Standard Fine-tuning Approaches :
- Using pre-trained models for task specific activities requires standard fine-tuning or task distillation of small language models or in-context learning of LLMs.
- Standard fine-tuning involves tuning a pre-trained model on human annotated domain specific input data
- Task distillation involves tuning a student model on noisy pseudo labeled training dataset obtained from unlabelled training data using teacher model (pre-trained model).
- Fine-tuning LLMs is hectic given the memory and compute required. Hence techniques like CoT are used to enable in-context learning in LLMs.
Solution :
- Distilling step-by-step fuses the reasoning capabilities of LLM and the size of small language models to create models that match LLM level performance.
- Small language models are fine-tuned to predict labels and rationales.
- The predicted labels are compared against the human annotated labels in case of standard fine-tuning task or LLM annotated labels in case of task distillation.
- The predicted rationales are compared against the rationales generated by LLM for the training data.
- Combined cross entropy loss of labels and rationales are used to fine-tune the model.
Experimental Setup :
- Comparison of results from Standard Fine-tuning Vs Standard Task distillation Vs Distilling step-by-step Vs CoT tuned LLM
- Training, validation and test data considered for this apporach include-SNLI,ANLI - Natural Language Inference, CQA - common sense Question Answering, SVAMP - arithmetic
datasets - 16XA100 GPUs were used as part of this training and inference process
- Performance of PaLM-540B (LLM) was compared against the performances of T5 Base(220M), T5 Large(770M),T5 XXL(11B) models under different conditions.
Observations :
- All T5 models fine-tuned with Distilling step-by-step approach required only 12.5% off the original training data size to surpass the performance of same T5 models fine-tuned via standard fine-tuning and task distillation techniques as well.
- T5 Large model(11B) fine-tuned using Distilling step-by-step technique, always surpassed the performance of PaLM (540B) on e-NLI,ANLI,CQA dataset.
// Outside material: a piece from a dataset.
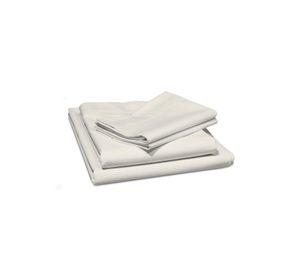 Sabanas Andes 180 Hilos Lisa beige King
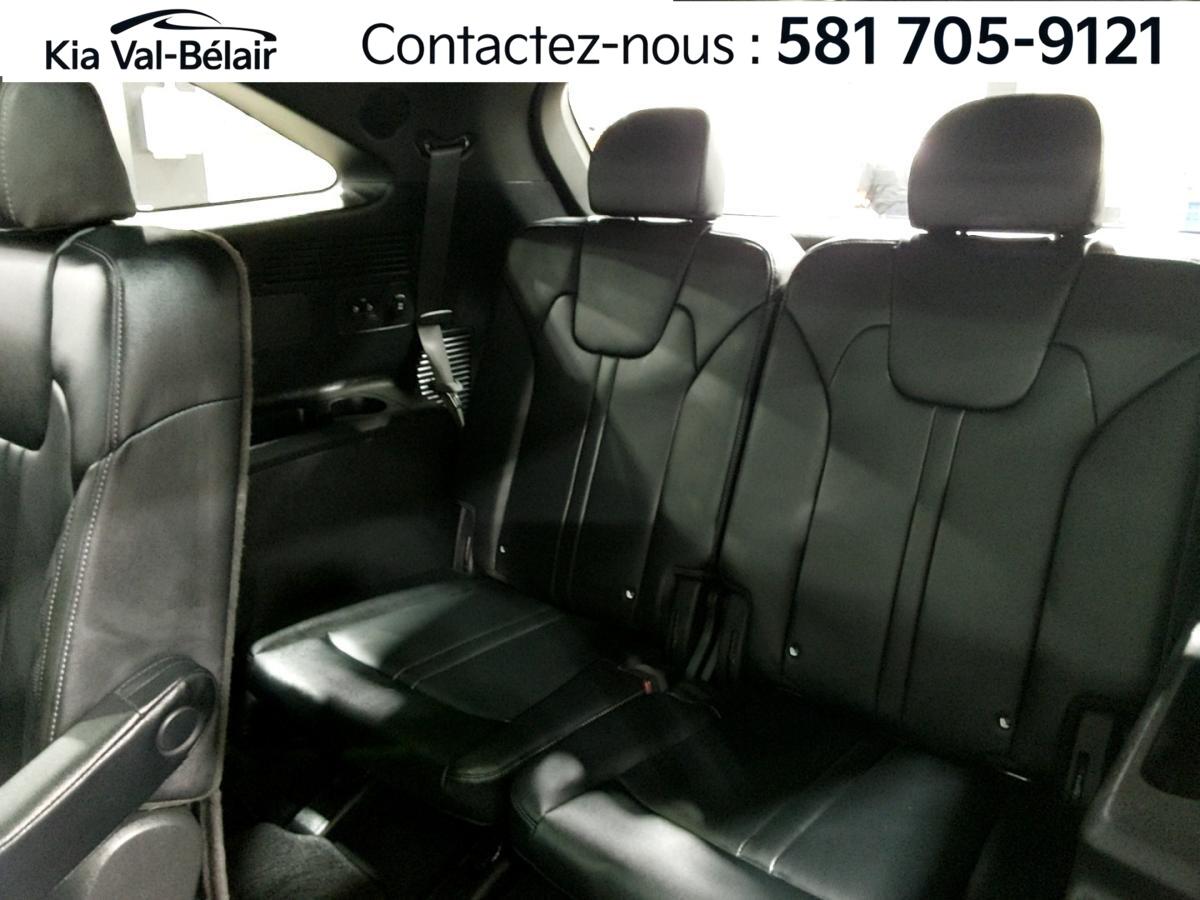 2026 Kia Sorento HEV - Image 16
- T5 Large model (11B) fined tuned using Distilling step-by-step technique failed to match the performance of PaLM (540B) on SVAMP dataset. This was hypothesised due to the very small training data (approx. 800 examples).
- When asDiv dataset which is similar to SVAMP dataset was added to SVAMP and fine-tuned using Distilling step-by-step technique, T5 Large model (11B) was able to almost match the performance of PaLM (540B).
- T5 Large model (770M) fine-tuned using Distilling step-by-step was able to outperform PaLM model with minimum 80% training data. There were instances where T5 Large model was able to match PaLM model performance with just 10% off training dataset (e-SNLI).
Conclusions :
- Distilling step-by-step a new technique that (a). trains smaller language models that outperform LLMs performance thus reducing compute requirements for deployment (b). trains with lesser amount of training data (average of 50%) but still surpassing performance of standard fine-tuned and distillation techniques(c). requires lesser training data and smaller language models to match or outperform the performance of LLMs
- One major limitation of this approach is its dependancy on LLMs to generate rationales, as LLMs are still susceptible to failure with respect to reasoning abilities for complex problems.